## Text for analysis:
━━━━━━
SBC Life Articles

Religious Persecution Bills Introduced in Senate, House

Legislation designed to lessen religious persecution in foreign countries was introduced in both houses of Congress in May.

Sen. Arlen Specter, R.-Pa., and Rep. Frank Wolf, R.-Va., introduced the Freedom From Religious Persecution Act known as S. 772 in the Senate and H.R. 1685 in the House of Representatives.

Each bill will:

establish a new White House position, director of the Office of Religious Persecution Monitoring, to report on persecution overseas;

provide for sanctions against governments that support or fail to prevent persecution;

improve asylum proceedings for victims of religious persecution.

The legislation also would level immediate sanctions against Sudan, an African country that bill proponents say has one of the worst records on religious persecution. Enslavement of Christian women and children is commonly practiced.

The persecution of Christians, largely in communist and Muslim-dominated countries, has gained increasing attention in the United States in recent months. It is estimated about 100 million Christians have been martyred in this century, more than the previous nineteen centuries combined. It also is estimated from 200 to 250 million Christians will be persecuted in 1997
In response to calls for action to thwart such persecution, the Clinton administration named in the fall a twenty-member, State Department-administered committee on religious liberty overseas. The Southern Baptist Christian Life Commission and others described the panel as inadequate. The new legislation would be the first binding congressional action on the issue.

The bills call for the director of the Office of Religious Persecution Monitoring to make an annual report determining whether a country is guilty of category one or two religious persecution. Category one describes government support for, or implementation of, widespread religious persecution, including killing, rape, imprisonment, abduction, torture, enslavement or forced mass resettlement. In category two, the government does not carry out persecution but fails to make serious efforts to prevent it.

Among the sanctions provided for are a ban on all exports to foreign government entities that carry out acts of persecution, as well as elimination of non-humanitarian aid and development bank loans to offending governments. The legislation also instructs the president to consider religious persecution as an important factor in whether to support a country's membership in the World Trade Organization.

The bills have bipartisan support, and Wolf said he would be disappointed if a Republican-controlled Congress did not adopt the legislation this year.

Sen. Tim Hutchinson, R.-Ark., a member of a Southern Baptist church, called religious persecution the "world's dirty little secret."

Ralph Reed, outgoing executive director of the Christian Coalition, said, "Far more important than eliminating the deficit, far more important than lowering taxes is speaking for the voiceless, defending the defenseless and protecting the innocent. … And we believe that if the United States makes the center of its foreign policy profits rather than people and money rather than human rights, then we will have lost our soul as a nation."

In a written statement distributed at the news conference, Southern Baptist Convention President Tom Elliff said, "It is time for the citizens of the United States, people whose ancestors often were forced to flee to these very shores to escape religious persecution, to send this strong signal to those nations where persecution is evident: We neither countenance religious persecution nor feel compelled to support through trade, monetary or military aid any nation which does."
━━━━━━
## Supplied entries:
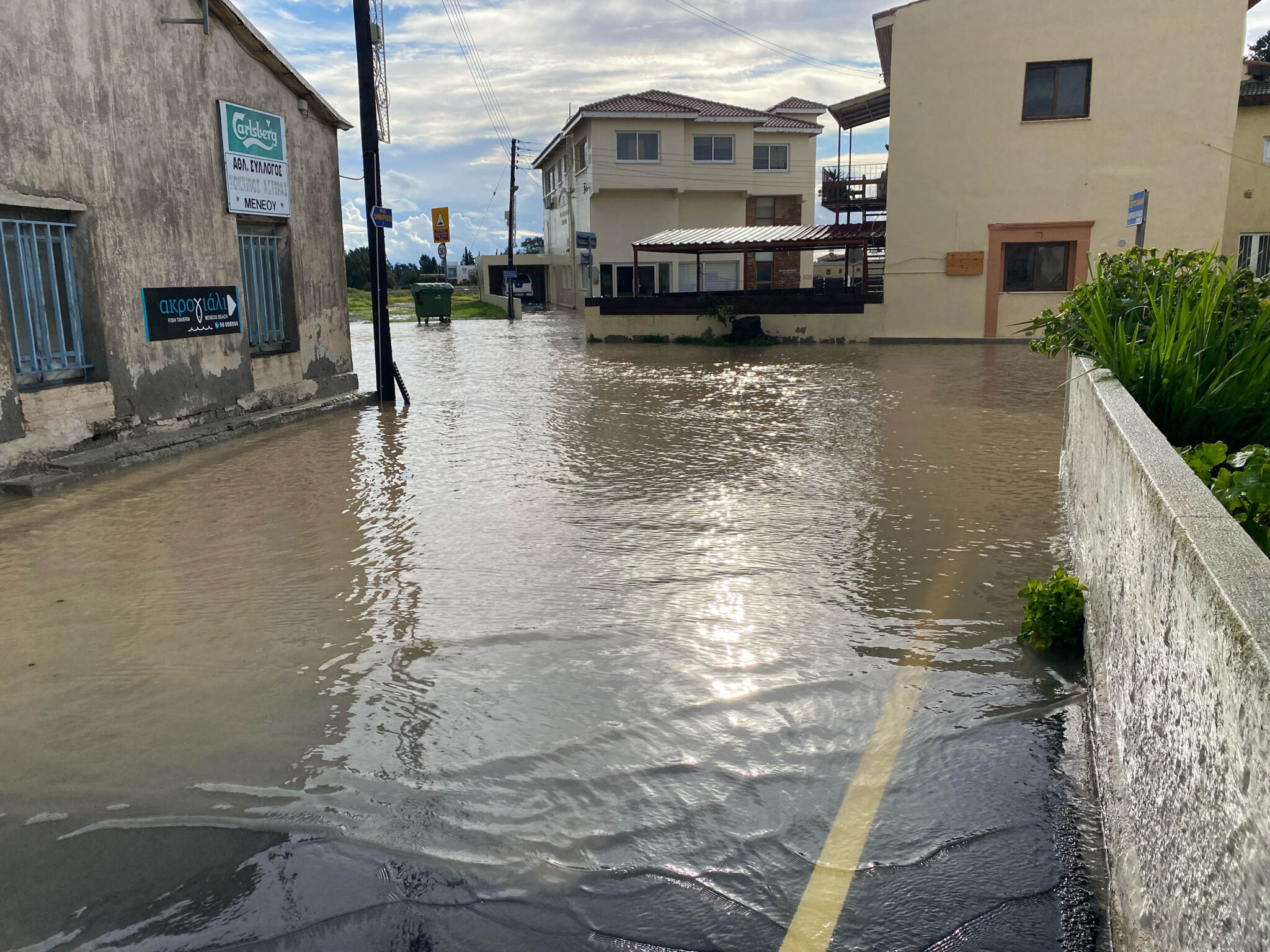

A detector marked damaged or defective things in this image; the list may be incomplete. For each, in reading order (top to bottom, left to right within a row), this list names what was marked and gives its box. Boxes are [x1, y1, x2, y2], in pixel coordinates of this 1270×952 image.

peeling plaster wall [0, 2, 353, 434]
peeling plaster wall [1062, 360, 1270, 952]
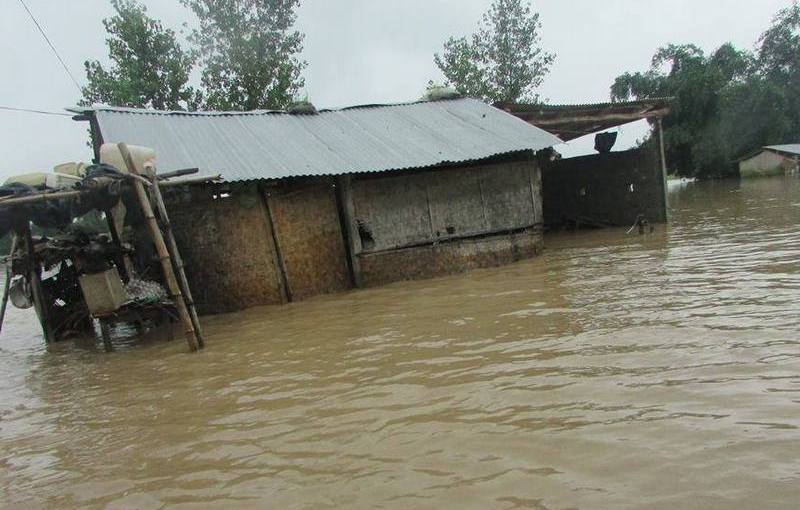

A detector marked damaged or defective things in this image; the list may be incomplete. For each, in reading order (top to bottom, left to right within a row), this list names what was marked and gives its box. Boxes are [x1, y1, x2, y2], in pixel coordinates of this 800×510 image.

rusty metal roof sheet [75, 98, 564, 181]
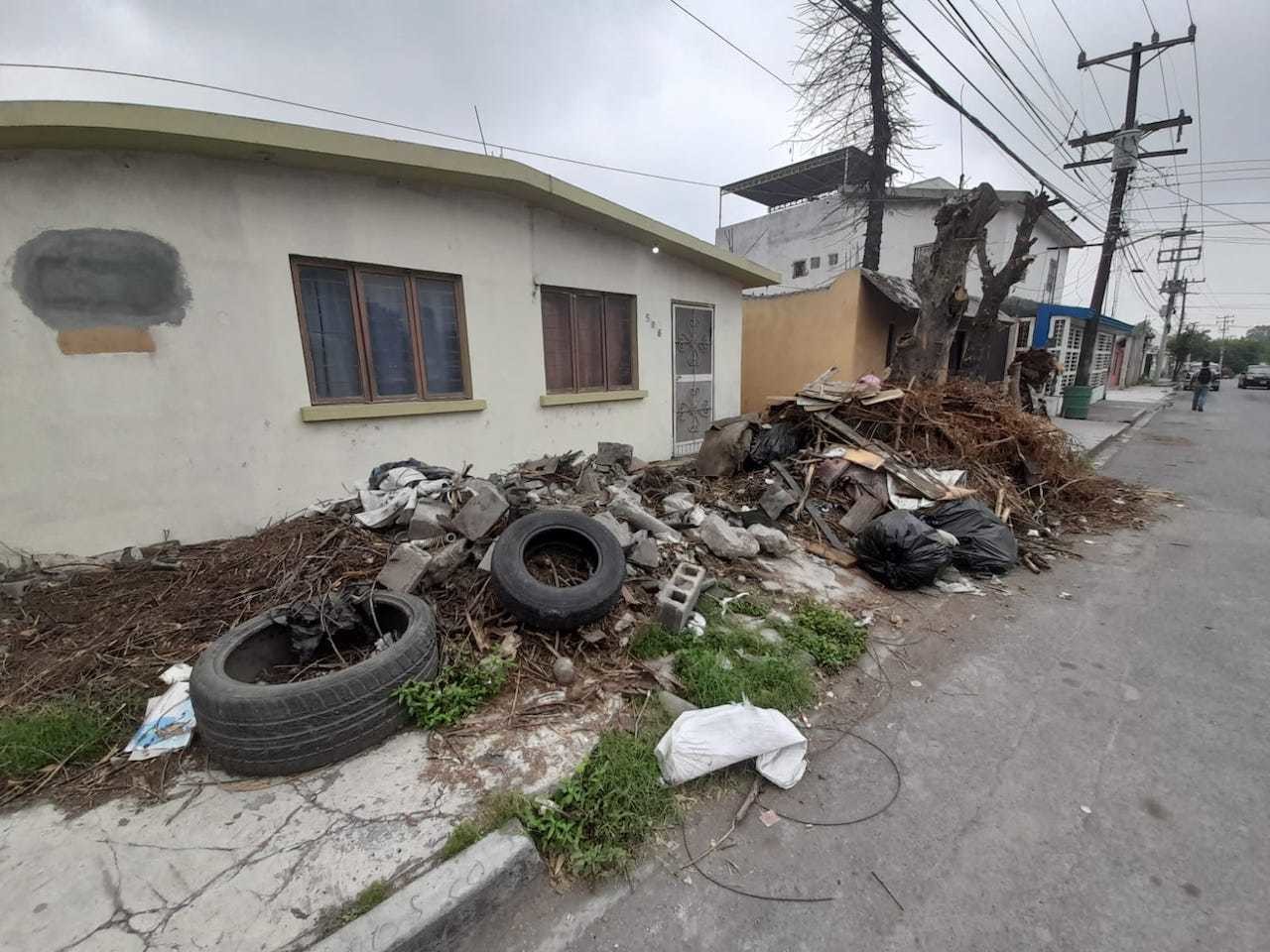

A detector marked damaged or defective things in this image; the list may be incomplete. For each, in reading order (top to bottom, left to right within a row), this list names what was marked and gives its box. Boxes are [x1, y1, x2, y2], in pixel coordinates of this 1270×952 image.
━━━━━━
## Your instructions:
Check each statement against the article on the religious persecution bills, giving yes or no along with the article's deciding words in exact quotation: 1. The legislation was introduced in both houses of Congress in May. 2. The committee on religious liberty overseas named by the Clinton administration had thirty members. 3. Category two applies to a government that itself carries out religious persecution.

## Response area:
1. Yes: "was introduced in both houses of Congress in May."
2. No: "a twenty-member, State Department-administered committee on religious liberty overseas"
3. No: "In category two, the government does not carry out persecution but fails to make serious efforts to prevent it."